The reaction rate constants should be calibrated using measured mass spectra.  However, the situation is ill-posed: the reaction schemes consist of a high number of reactions, while the experimental data for each autoxidation module is limited to a handful of mass spectra with limited measurement accuracy. We demonstrate here the impact of measurement uncertainty in the toy case. We assume ideal data: all concentrations are measured at several time points, and a small relative noise of 5 per cent is added. Adaptive MCMC methods (Haario H., et al., Stat. Comput., 16,339-354, 2006; Wang, S., et al., Environ. Sci. Technol., 51, 8442−8449, 2017) are then used to find ‘all’ reaction rate values that agree with the data within the measurement accuracy.

Figures 6, 7, and 8 show the histograms of the sampled parameter values in scaled units. The system is sensitive to several reaction rates: the parameters remain close to the default value 1. However, some parameters have much larger histogram ranges, even close to a uniform distribution between the minimum and maximum bounds set. This means that the system is more insensitive to changing those reaction rates.

Figure 9 verifies the approach: we simulate the system using all the different parameter combinations found by the MCMC sampling and construct the histograms of the concentration values at the final steady-state observation point. We can see how, in scaled units again, the concentration values are tightly fitted around the correct synthetic data values at roughly 5 per cent accuracy. 

Figure 6: Histograms of the sampled parameter values in scaled units. (Reactions 0-15).

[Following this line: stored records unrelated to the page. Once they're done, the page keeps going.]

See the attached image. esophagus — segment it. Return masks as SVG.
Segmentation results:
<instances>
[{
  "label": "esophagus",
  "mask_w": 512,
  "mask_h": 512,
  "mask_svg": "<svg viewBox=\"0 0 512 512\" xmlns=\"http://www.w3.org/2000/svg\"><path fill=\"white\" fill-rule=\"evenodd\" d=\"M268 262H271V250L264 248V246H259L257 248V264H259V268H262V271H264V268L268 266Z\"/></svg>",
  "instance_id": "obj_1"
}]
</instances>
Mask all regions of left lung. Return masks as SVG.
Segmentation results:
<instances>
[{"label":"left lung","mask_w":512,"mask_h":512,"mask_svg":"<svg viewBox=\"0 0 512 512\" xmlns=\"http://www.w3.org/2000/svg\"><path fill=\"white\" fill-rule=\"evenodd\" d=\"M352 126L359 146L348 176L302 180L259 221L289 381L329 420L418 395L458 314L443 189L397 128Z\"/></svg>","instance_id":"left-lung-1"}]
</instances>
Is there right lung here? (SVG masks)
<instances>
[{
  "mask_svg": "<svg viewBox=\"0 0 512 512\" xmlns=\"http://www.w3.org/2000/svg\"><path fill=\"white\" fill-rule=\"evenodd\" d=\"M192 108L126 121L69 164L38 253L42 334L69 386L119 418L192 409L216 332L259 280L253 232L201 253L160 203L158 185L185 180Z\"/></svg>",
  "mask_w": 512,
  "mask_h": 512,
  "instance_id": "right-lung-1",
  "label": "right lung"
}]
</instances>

Figure 7: Histograms of the sampled parameter values in scaled units (Reactions 15-31).

Figure 8: Histograms of the sampled parameter values in scaled units (Reactions 32-48). 

Figure 9: Histograms of the concentration values at the final steady-state observation point.  
 
Graphical Neural Network for chemical reaction rate estimation

The chemical schemes describing autoxidation are detailed; however, they are still lumped. As a result, a scheme may not serve to explain all chemical regimes experimentally investigated. To overcome this, GNN is set up to highlight dependencies (e.g., reaction pathways) not covered so far. Findings will be converted to chemical reactions and considered in a new, autoREACTIONS-created chemical scheme. The complex chemical system can be represented as a chemical graph with nodes and edges. GNN efficiently processes chemical graphs to learn the intricate connections and adjust weights accordingly to capture important relationships. We will utilise the knowledge of the obtained rate coefficients to initialise GNN’s parameters and optimise it for exploring novel associations between newly generated chemical components and others present in the system. Moreover, GNN can include meteorological variables (temperature, humidity, etc.) to learn about changes in chemistry paths in different physical environments.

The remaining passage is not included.